Missouri State University
Meredith Vogel is in her last semester at Missouri State University studying Physics and Astronomy. She completed this research with Dr. Sarah Morrison at Missouri State University and is funded by a NASA- Missouri Space Grant.
What makes a planet habitable? A habitable planet needs to have a rocky surface, be far enough away from its host star for it to support liquid water on its surface, and lastly, have a stable climate. My research is looking to better define a habitable zone planet; specifically, with orbit changes due to other planets in the system. A planet’s orbit can change due to other planets because of gravitational forces between them. If a neighboring planet is massive and close in orbit to the planet in question, the orbit of that planet is more likely to go through changes over time. I investigated how the orbits of planet perturbers can change the orbit and potentially the climate of a habitable zone planet orbiting near the inner edge of a calculated habitable zone.
Habitable zone planets orbiting around the inner edge of the habitable zone face a greater threat to habitability because of the risk of runaway greenhouse effect. The runaway greenhouse effect occurs when a planet’s atmosphere holds enough greenhouse gases like carbon dioxide and blocks thermal radiation from the planet that allows it to cool. Planets perturbing a planet near the inner edge of the habitable zone may have more of an effect on its climate than if that planet were further within the habitable zone. Planets near the inner edge of the habitable zone are more susceptible to the runaway greenhouse effect, whereas planets near the outer edge of the habitable zone may still maintain a robustly habitable climate even with an eccentric orbit extending beyond the outer ‘boundary’.
I calculated habitable zones for different stellar temperatures and then simulated the orbits of 2 Kepler observed systems, K2-3 and GJ 3293, two systems with planets whose orbit spacings were relatively close together. I found that exoplanets stay in their calculated habitable zones but may have underlying orbital changes that could influence the climate of the planet, which requires further investigation.

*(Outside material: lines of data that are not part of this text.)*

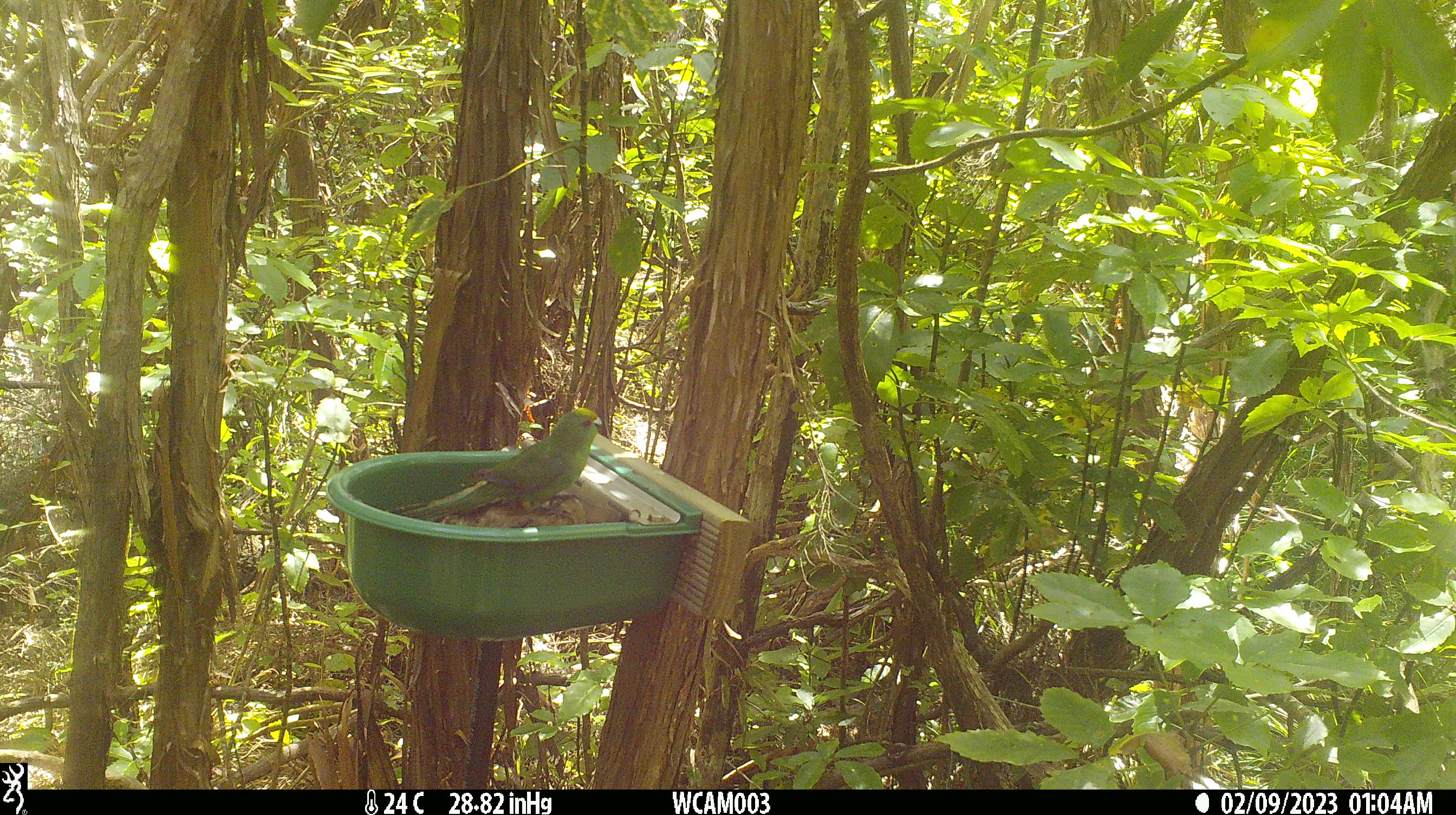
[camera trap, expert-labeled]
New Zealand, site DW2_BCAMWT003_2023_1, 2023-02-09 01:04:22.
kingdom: Animalia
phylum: Chordata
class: Aves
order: Psittaciformes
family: Psittaculidae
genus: Cyanoramphus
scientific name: Cyanoramphus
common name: parakeet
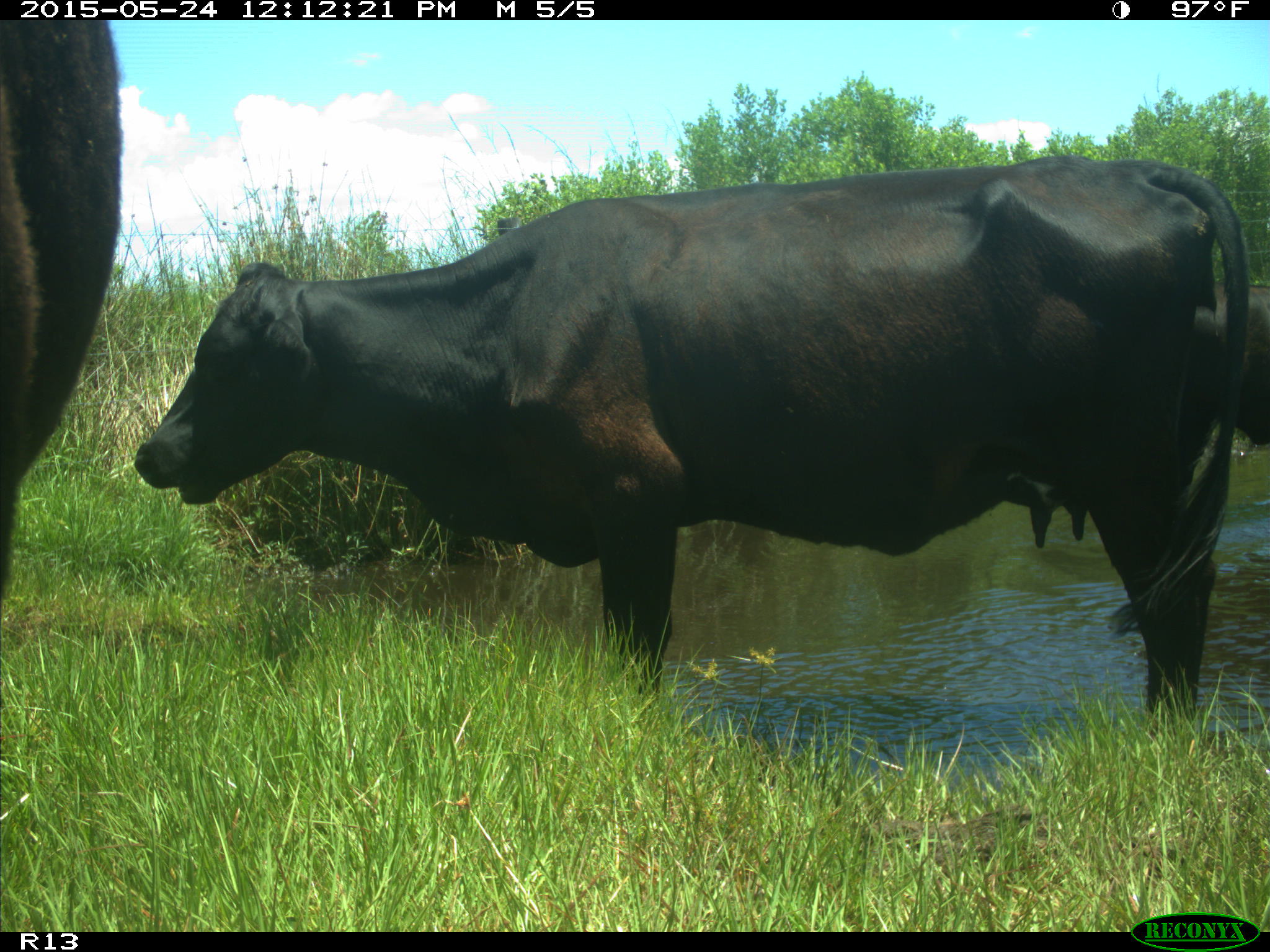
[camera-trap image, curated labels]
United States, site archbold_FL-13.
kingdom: Animalia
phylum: Chordata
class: Mammalia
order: Artiodactyla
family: Bovidae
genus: Bos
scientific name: Bos taurus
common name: domestic cow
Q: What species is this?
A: Bos taurus (domestic cow).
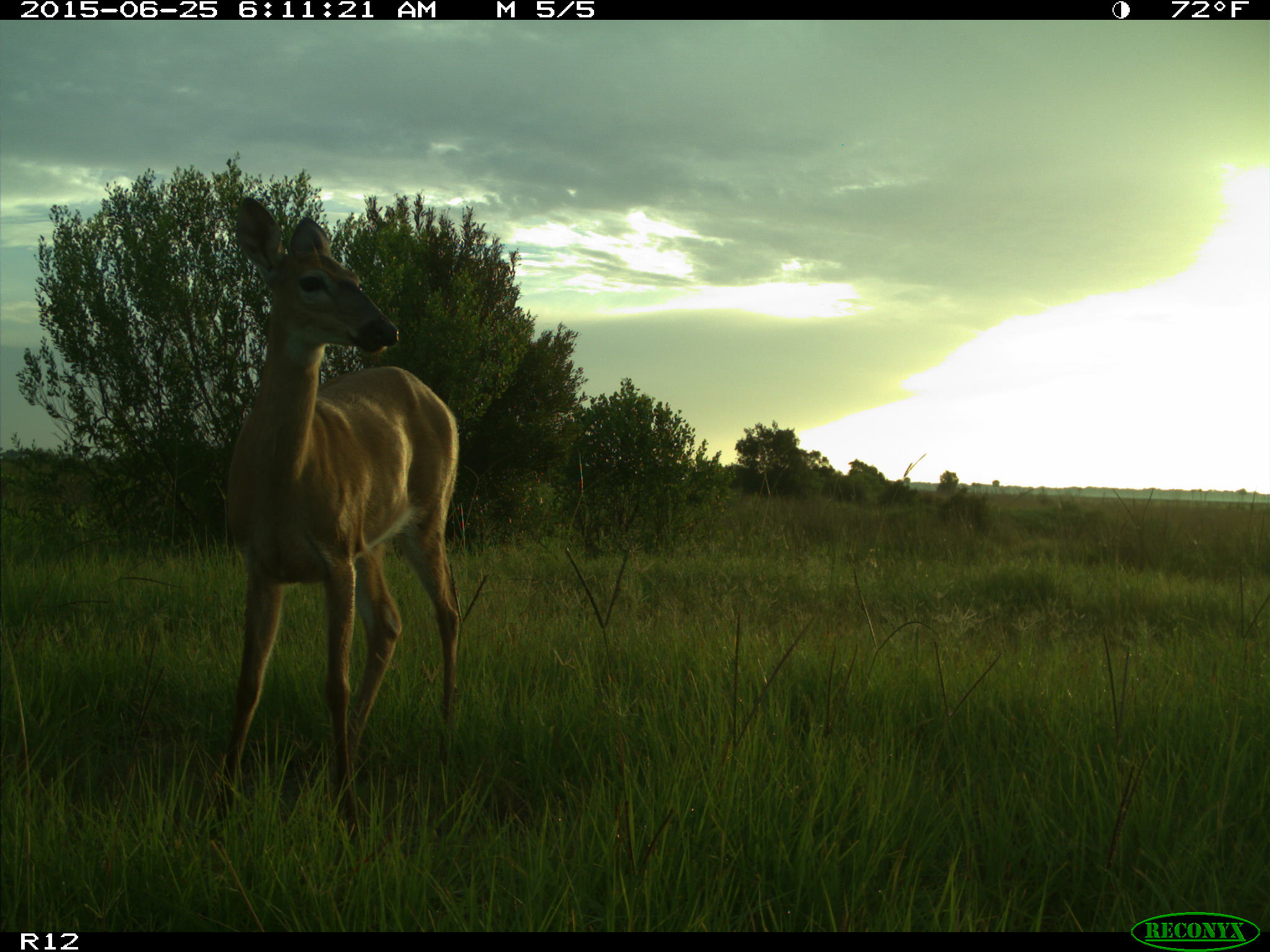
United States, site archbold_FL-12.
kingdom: Animalia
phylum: Chordata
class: Mammalia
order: Artiodactyla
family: Cervidae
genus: Odocoileus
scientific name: Odocoileus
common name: deer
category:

My research with the orbits of these systems can be used as an input for climate models to further analyze how an exoplanet’s climate changes within its calculated habitable zone.
The orbits are stable over the million year time scale and the habitable zone planets stay in their calculated habitable zones. The systems studied in my research are billions of years old, and since they were observed by Kepler and confirmed, their orbits must be stable i.e. no planet ejection. Although there were not large changes in the orbits of the habitable zone planets, there may be more subtle effects in play that require further investigation and these effects could classify the habitable zone planet as not habitable.